Un’altra causa dell’attuale percezione di insicurezza sono i processi mediatici. Ogni fatto di sangue diventa il pretesto per realizzare in studio accattivanti ricostruzioni di scene del crimine con la partecipazione di criminologi e giornalisti che in un’ora e mezza danno al pubblico “il colpevole”. Cosa in realtà impossibile, in quanto l’unico luogo preposto a questo fine è l’aula di giustizia, con la sua montagna di atti che ovviamente non sono in possesso degli autori dei talk show investigativi. Il risultato è che la massa di spettatori si convince che magistrati e investigatori italiani sono degli inetti (la considerazione tipo è: “Gli americani, quelli sì che fanno presto e bene!”), perché “che ci voleva a capire che il colpevole era Tizio, come hanno fatto i superesperti in studio?” Tutto questo contribuisce a generare sfiducia nelle istituzioni, un sentimento figlio della dea audience e immotivato.

Per tornare alla diffusione dei messaggi del periodo Covid e di quelli di Messina Denaro, molti non sanno che una recente normativa prevede che il procuratore della Repubblica possa – attraverso interviste, comunicati o conferenze stampa – divulgare dati relativi ai processi “solo” in caso di “stretta necessità investigativa” o per “specifiche ragioni di interesse pubblico” e se lo fa è tenuto a motivare espressamente il provvedimento. Oggi infatti non sono più diffusi nomi e foto degli arrestati se il procuratore della Repubblica non lo dispone con una congrua motivazione.

Ma allora come mai le frasi di Messina Denaro e le chat fra virologi sono di dominio pubblico? Stentiamo a credere che i procuratori di Palermo e Bergamo abbiano potuto disporre la diffusione di questi dati, che riguardano conversazioni peraltro neanche utili alle indagini. Evidentemente sono atti esfiltrati grazie a talpe infilate nel mondo giudiziario. La conseguenza è che i nomi degli arrestati non possono essere rivelati, ma le volgarità fra virologi e politici e le frasi intime di boss mafiosi sono di dominio pubblico. Qualcosa non funziona, è chiaro.

Infine c’è il ruolo della politica. Talvolta questa entra nei processi mediatici per privilegiare l’una o l’altra pista politicamente più utile, se non addirittura per sbeffeggiare la magistratura. Ma non solo, perché spesso la politica si infila nelle campagne elettorali generando nella cittadinanza paure inesistenti, cosa che poi consente di dire agli elettori: “Tranquilli, se ci votate vi difendiamo noi.” Cosa falsa, naturalmente, ma la gente – affamata di sicurezza – ci casca.
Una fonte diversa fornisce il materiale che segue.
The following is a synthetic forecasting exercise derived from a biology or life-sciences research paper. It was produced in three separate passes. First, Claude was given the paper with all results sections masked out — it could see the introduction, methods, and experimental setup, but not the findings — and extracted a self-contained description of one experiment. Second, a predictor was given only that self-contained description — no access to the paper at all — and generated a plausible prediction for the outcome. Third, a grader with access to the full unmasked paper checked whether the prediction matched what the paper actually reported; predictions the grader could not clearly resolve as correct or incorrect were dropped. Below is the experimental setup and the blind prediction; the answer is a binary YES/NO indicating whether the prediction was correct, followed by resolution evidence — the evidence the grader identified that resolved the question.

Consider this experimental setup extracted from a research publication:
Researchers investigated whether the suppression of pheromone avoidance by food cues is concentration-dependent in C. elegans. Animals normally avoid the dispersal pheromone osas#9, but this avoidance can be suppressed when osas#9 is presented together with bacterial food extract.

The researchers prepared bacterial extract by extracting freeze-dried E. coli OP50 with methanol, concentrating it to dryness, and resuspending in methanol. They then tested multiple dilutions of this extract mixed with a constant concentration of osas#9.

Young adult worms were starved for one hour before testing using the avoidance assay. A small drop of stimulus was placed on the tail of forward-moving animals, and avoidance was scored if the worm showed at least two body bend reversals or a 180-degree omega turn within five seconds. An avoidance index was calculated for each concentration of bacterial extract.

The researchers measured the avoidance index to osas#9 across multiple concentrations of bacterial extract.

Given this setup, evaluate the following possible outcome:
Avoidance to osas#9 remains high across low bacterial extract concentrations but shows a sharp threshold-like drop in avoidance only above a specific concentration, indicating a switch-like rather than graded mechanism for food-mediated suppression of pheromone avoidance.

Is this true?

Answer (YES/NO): NO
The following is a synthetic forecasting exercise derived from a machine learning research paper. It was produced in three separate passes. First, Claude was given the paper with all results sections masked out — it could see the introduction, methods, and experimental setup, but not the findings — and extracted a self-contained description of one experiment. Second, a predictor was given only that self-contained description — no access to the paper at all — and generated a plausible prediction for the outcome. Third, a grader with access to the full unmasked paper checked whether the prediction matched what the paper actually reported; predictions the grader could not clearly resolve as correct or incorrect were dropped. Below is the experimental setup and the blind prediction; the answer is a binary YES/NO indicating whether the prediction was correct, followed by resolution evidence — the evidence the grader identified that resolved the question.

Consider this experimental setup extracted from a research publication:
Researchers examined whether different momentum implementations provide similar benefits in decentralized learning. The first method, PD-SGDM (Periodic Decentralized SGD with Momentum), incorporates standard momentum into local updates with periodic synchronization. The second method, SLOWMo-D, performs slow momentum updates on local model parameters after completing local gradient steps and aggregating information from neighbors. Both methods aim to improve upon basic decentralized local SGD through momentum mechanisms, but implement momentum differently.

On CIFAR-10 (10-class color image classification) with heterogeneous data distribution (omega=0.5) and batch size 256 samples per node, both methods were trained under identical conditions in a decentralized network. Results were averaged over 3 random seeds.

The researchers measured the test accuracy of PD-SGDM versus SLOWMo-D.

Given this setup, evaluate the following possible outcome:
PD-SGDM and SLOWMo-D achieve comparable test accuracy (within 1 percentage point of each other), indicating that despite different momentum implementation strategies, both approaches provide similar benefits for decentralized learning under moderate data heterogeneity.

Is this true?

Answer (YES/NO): YES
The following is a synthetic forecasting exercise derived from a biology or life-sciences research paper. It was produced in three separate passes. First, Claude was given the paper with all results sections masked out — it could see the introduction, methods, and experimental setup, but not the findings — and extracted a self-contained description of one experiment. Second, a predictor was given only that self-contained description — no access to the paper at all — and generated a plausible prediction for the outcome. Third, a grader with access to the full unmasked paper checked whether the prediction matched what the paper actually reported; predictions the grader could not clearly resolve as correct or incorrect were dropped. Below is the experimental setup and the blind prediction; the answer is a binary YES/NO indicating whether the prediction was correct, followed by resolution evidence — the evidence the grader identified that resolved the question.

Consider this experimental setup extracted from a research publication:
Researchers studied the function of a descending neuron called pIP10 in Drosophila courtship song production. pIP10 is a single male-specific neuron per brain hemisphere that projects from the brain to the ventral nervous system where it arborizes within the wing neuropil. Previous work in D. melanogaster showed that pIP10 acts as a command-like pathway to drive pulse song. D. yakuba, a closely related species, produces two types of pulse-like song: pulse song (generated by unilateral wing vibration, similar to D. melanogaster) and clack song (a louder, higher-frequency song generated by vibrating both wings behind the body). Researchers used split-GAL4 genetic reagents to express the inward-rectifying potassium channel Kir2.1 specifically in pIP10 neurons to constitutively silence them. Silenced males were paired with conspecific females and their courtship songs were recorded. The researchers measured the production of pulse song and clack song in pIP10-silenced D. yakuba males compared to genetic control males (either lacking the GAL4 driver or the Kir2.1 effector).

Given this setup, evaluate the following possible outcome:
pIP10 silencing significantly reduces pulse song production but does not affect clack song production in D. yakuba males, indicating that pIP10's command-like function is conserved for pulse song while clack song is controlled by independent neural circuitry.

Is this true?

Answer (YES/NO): NO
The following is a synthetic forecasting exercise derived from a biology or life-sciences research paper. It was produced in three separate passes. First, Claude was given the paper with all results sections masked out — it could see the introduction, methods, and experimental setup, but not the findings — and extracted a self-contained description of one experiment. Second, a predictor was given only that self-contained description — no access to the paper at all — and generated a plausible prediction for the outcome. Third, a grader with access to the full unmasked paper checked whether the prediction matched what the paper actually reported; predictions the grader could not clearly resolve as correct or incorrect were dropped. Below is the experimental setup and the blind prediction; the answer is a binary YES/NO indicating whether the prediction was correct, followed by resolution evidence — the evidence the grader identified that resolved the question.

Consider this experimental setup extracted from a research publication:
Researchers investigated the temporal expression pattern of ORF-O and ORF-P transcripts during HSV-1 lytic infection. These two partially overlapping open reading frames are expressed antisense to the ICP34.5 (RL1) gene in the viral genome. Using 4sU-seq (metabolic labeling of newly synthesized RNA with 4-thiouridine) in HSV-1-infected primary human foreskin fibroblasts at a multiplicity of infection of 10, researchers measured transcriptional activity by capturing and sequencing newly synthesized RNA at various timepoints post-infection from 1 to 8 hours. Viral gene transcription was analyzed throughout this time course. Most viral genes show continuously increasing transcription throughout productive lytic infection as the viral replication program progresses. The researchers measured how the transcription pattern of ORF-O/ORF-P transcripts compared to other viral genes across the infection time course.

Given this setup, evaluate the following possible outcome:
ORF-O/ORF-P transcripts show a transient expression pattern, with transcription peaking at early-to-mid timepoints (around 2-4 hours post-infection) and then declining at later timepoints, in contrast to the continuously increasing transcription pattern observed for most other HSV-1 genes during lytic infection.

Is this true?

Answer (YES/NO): NO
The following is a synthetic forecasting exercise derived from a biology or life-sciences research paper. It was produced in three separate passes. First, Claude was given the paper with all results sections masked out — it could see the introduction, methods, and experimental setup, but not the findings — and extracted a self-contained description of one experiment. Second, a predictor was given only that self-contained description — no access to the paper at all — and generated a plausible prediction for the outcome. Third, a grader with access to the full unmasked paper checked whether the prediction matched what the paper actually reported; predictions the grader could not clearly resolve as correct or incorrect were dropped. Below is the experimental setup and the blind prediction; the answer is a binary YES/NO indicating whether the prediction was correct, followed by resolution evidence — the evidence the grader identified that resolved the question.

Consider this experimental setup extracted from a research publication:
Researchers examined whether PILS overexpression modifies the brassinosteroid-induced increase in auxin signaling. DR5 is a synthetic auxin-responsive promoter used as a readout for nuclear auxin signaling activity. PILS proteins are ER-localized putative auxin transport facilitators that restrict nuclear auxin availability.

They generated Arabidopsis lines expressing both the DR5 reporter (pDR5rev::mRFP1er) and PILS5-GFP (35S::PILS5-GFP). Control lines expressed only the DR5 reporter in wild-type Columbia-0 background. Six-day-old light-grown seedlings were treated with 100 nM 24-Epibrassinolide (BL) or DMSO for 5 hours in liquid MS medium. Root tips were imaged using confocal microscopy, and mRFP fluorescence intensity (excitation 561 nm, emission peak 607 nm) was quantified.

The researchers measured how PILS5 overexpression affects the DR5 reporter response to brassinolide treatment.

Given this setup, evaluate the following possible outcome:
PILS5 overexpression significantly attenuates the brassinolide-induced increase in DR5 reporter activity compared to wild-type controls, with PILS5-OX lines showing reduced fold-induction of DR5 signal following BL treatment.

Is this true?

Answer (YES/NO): NO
Se uniamo tutti questi puntini, ci rendiamo conto di come sia inevitabile che la gente viva nel timore e nutra sfiducia nelle istituzioni. La considerazione – amara da un lato, grottesca dall’altro – è che spesso sono proprio le stesse istituzioni a fare il possibile per ingenerare nei cittadini questa sfiducia, una situazione schizoide figlia di un mondo che viaggia a velocità supersonica e in cui l’unico credo è piacere agli altri ed essere guardati a ogni costo.